Recently the International Energy Agency released its Medium-Term Coal Market Report for 2014, prompting a spate of news stories assuring readers that, though it would slow a bit, coal demand in China was going to keep rising and rising — 2.6 percent a year through 2019. That would put the lie to any talk of a China coal “peak” and put the world’s consensus climate targets out of reach.
Not so fast, though. This post by energy analyst Lauri Myllyvirta offers several reasons for skepticism.
One third of that projected growth in demand is supposed to come outside the power sector, in “coal chemicals” like coal-to-gas and coal-to-oil. As it happens, the day after IEA’s report was released, China released its latest five-year plan, which among other things announced that China was no longer going to approve any new coal-to-gas projects (and only a tiny amount of coal-to-oil). It seems the much-balleyhooed coal-to-gas “boom” is over before it got started. If China follows through, that would reduce IEA’s projected coal-chemical demand by about half.
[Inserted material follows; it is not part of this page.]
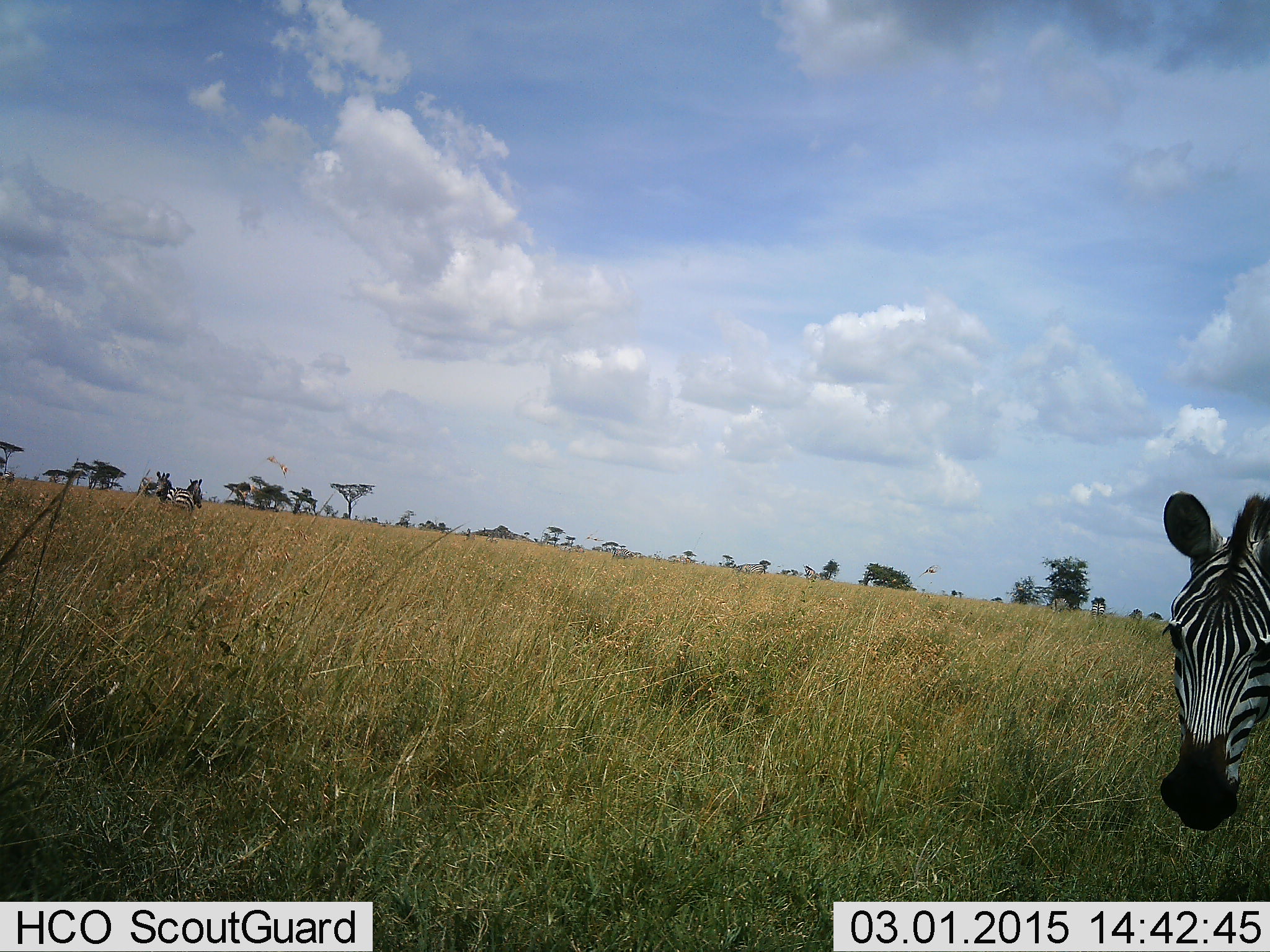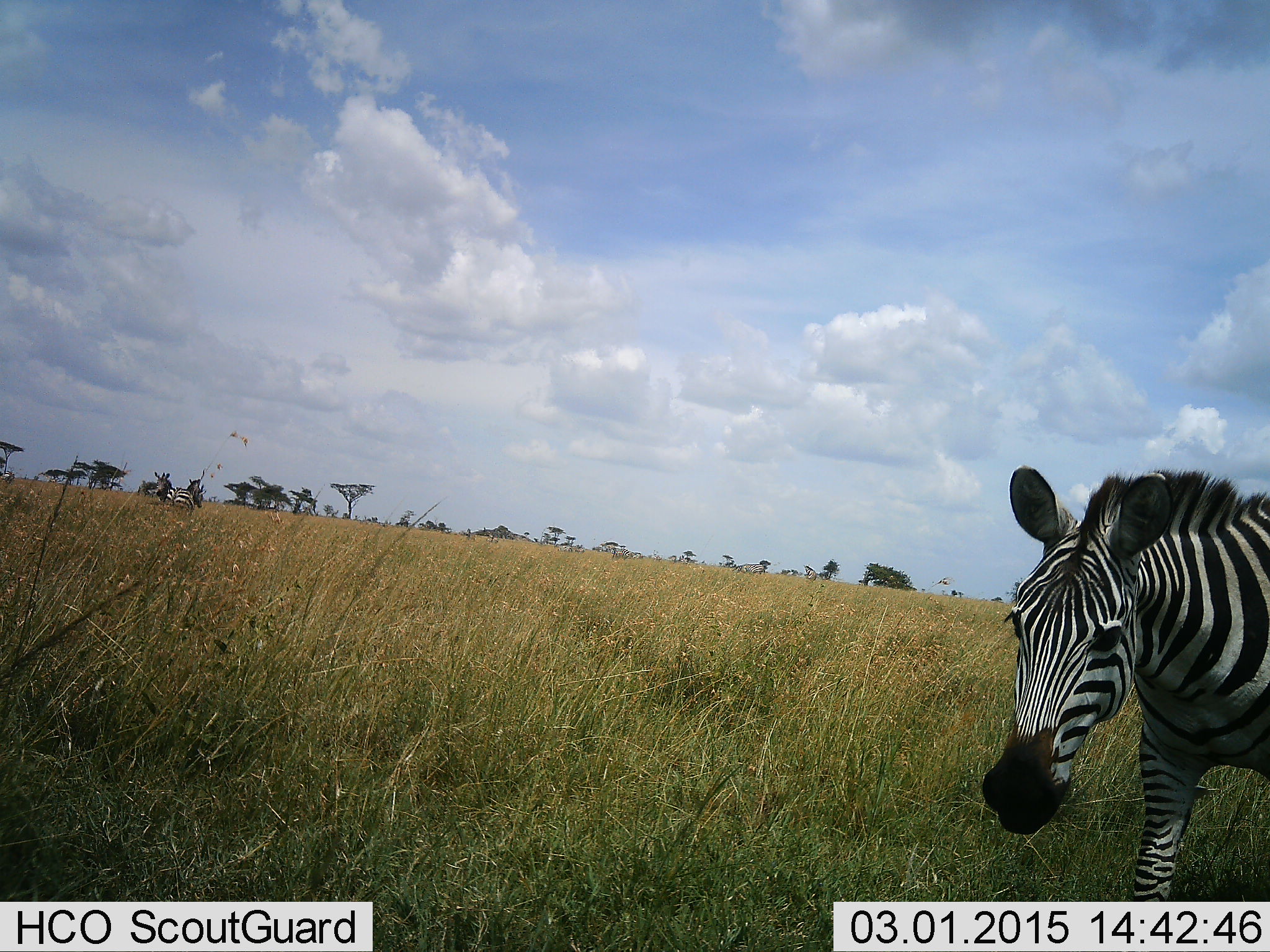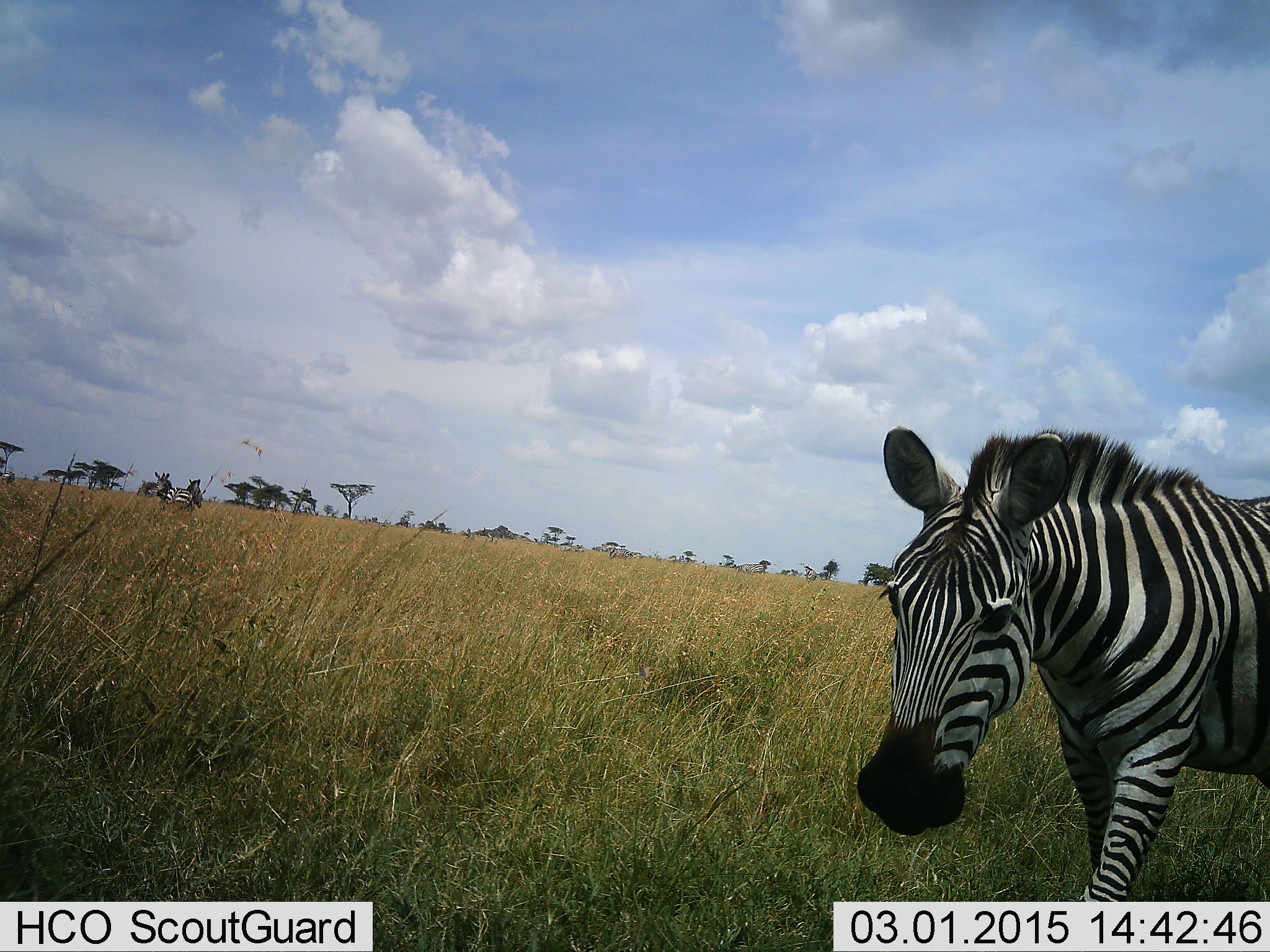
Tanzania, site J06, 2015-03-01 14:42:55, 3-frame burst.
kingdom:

Official data is not yet available, but there are good reasons to think that Chinese coal production, imports, and consumption all declined in 2014. So to grow at the rate IEA forecasts, coal demand in China would have to rebound to over 5 percent next year. Why would that happen?
IEA’s own annual World Energy Outlook has, for the last two years, scaled back its estimate of Chinese coal demand. The latest, released just last month, has it growing at 1.3 percent a year through 2020. Even that 1.3 percent growth will be too high for China to meet its stated coal targets, so it will probably be revised down again next year.
Why is IEA’s coal report projecting double the Chinese coal demand that its own WEO projects? What explains the more bullish (and borderline delusional) forecast? Perhaps this, found in the acknowledgments:
Could it be that consulting with a large group of stakeholders who have a vested interest in positive coal forecasts made the coal forecast more positive? Perish the thought.
Myllyvirta’s most interesting argument is that it won’t be China’s coal targets that limit coal growth at all. Instead it will be their other targets, for non-fossil energy and for net energy use.
These targets constrain total coal consumption at around 3.9bln tonnes and 58% of total energy, as opposed to 4.2 bln tonnes and 62% proposed in the coal plan, and 66% currently.
In other words, if China does what it says — pushing efficiency to limit total energy use, rapidly ramping up renewables, gas, and nuclear — then coal’s share will shrink even faster than it is slated to in the official coal targets.
Does this mean China’s coal use has “peaked”? Much depends on how the targets are implemented, what happens to the prices of various energy sources, and the growth rate of China’s overall economy. More likely than a peak-and-decline is what Armond Cohen and Kexin Liu of the Clean Air Task Force call a “long, high plateau.” (To hit serious climate targets, China — and other countries! — are eventually going to have to grapple with shutting down coal plants before the end of their working lifespans.)
But regardless, this bullish IEA forecast is almost certainly wrong.